生活被新的节奏填满——扩展的设计工作室,繁忙的项目,以及不久后降临的、他们自己的孩子。
那个从老房子带来的、锈迹斑斑的热水壶,被安置在新家客厅一个特意留出的壁龛里,周围是儿子的建筑模型和小雨淘来的现代艺术品。
它成了一个独特的视觉焦点,带着与周遭环境格格不入却又奇异地和谐的历史质感。偶尔有客人问起,他们会简单地说“是家里的老物件”,便不再多言。那些沉重的前尘往事,被妥帖地封存在了过去的时空里,不再打扰现世的安宁。
他们的儿子,在这个没有太多历史负累的环境里长大。他听着父母偶尔提及的“太外婆”、“老房子”,对那些模糊的家族故事仅有片段式的印象,像隔着毛玻璃看到的朦胧光影。
他更熟悉的是代码、是全球化视野、是未来科技的无限可能。高中毕业后,他选择了去海外学习电影制作,镜头对准的是当下与未来,而非回望过去。
时光荏苒,儿子和小雨也渐渐步入中年,鬓角染霜。设计工作室稳定运营,孩子学成后在海外工作、定居。他们的人生,似乎步入了一个相对平缓、可以稍作歇息的阶段。
一个秋日的午后,儿子收到一个从海外寄来的厚实包裹。拆开来看,是儿子执导的一部独立电影的首映邀请函和纪录片光碟,附着一封长信。信里,儿子用兴奋的笔触描述着他如何历时数年,追踪拍摄一个关于“离散与回归”的全球性艺术项目,影片即将在一个重要的国际纪录片电影节首映。
随信附上的还有一些电影剧照和工作照。其中一张,是儿子在某个东欧国家一个即将废弃的老火车站拍摄的。照片角落里,一个当地老人坐在长椅上,脚下放着一个看起来极其陈旧的、藤编的行李筐。
儿子的目光,在那张照片上停留了许久。
不是因为构图,不是因为光影,而是因为那个藤编行李筐。
一种模糊的、来自遥远童年记忆的熟悉感,攫住了他。他猛地站起身,快步走向书房——那个从老房子带来的、装着外婆温舒最深秘密的沉重皮箱,被他用防尘布盖着,放在书架最高层,多年未曾动过。
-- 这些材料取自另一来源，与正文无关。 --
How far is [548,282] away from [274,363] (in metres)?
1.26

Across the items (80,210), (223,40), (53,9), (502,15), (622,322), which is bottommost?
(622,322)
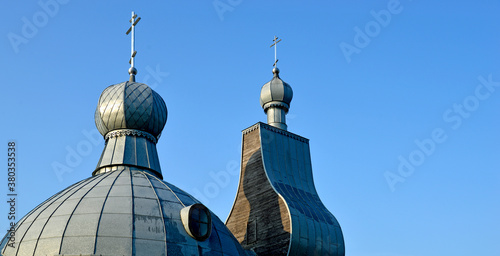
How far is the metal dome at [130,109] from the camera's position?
3244cm

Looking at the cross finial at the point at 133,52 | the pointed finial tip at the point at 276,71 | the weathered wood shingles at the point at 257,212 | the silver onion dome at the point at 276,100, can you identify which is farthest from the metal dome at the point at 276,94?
the cross finial at the point at 133,52

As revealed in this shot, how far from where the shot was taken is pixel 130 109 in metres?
32.4

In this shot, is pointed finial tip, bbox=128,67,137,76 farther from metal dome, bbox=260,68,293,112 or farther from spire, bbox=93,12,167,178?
metal dome, bbox=260,68,293,112

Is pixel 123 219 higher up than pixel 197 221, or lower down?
lower down

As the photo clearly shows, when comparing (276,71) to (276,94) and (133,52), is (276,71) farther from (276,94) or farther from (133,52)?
(133,52)

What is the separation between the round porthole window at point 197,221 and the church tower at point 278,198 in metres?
9.69

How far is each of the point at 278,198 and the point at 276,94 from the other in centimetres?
792

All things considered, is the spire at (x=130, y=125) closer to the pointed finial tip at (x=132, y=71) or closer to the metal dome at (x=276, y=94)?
the pointed finial tip at (x=132, y=71)

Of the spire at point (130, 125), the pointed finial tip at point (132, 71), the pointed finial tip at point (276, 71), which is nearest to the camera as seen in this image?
the spire at point (130, 125)

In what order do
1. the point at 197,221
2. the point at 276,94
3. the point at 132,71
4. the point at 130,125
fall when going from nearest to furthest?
the point at 197,221
the point at 130,125
the point at 132,71
the point at 276,94

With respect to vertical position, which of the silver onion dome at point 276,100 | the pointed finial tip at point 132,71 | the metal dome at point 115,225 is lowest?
the metal dome at point 115,225

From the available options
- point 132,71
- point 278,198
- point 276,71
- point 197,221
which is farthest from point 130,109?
point 276,71

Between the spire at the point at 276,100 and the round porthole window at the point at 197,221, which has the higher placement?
the spire at the point at 276,100

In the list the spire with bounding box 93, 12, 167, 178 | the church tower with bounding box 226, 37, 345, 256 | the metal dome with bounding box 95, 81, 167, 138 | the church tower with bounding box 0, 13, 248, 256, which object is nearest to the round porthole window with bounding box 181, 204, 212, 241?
the church tower with bounding box 0, 13, 248, 256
他有些费力地将皮箱搬下来,掀开防尘布,打开箱盖。熟悉的、混合着旧纸张和淡淡樟脑丸的气息扑面而来。他略过那些日记本和信件,手指有些发颤地,拂开箱底那几件折叠的旧衣物。
在那里,静静地躺着一个……几乎与照片中一模一样的、只是更为破旧、颜色更暗沉的藤编行李筐。很小,看起来只能装下不多的东西。
他从未在意过这个筐子。它只是那些沉重往事的一部分,被一同封存着。
此刻,看着照片里异国车站那个相似的筐子,再看看眼前箱底这个,一种奇异的连接感,如同微弱的电流,窜过他的脊椎。
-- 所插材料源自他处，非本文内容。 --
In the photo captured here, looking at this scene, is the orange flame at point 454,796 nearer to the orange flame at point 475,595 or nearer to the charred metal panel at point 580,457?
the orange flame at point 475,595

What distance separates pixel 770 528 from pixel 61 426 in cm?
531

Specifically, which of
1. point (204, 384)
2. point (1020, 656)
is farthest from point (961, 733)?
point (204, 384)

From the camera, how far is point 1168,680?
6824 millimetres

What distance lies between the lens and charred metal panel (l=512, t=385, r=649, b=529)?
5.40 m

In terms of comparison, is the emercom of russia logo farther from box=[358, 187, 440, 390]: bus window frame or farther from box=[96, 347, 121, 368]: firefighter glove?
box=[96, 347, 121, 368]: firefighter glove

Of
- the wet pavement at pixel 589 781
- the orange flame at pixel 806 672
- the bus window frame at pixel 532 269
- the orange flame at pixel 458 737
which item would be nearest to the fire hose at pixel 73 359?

他小心翼翼地将那个小藤筐取了出来。很轻,边缘的藤条有些已经断裂,带着被漫长岁月侵蚀后的脆弱。筐底似乎垫着什么东西。他伸手进去,摸到了一个硬硬的、用油纸包裹的小物件。
解开已经发脆的油纸,里面是一张黑白照片。
照片上,是一个极其年轻的女子,梳着民国时期女学生常见的短发,穿着素雅的旗袍,站在一株盛开的梅花树下。她微微侧着头,笑容清浅,眼神却异常明亮,带着一种属于那个特定时代的、混合着羞涩与坚定的独特气质。
照片背面,有一行极其娟秀的小字:
「与慕远兄摄于沪上校园,民国廿六年春。」
慕远。
是那个阁楼金属箱里日记的主人!是那个赠予诗集和梅花的年轻男子!
而照片上的女子……儿子仔细辨认着那眉眼。是太外婆温舒。是比他见过的任何一张照片都要年轻、眼神也截然不同的太外婆。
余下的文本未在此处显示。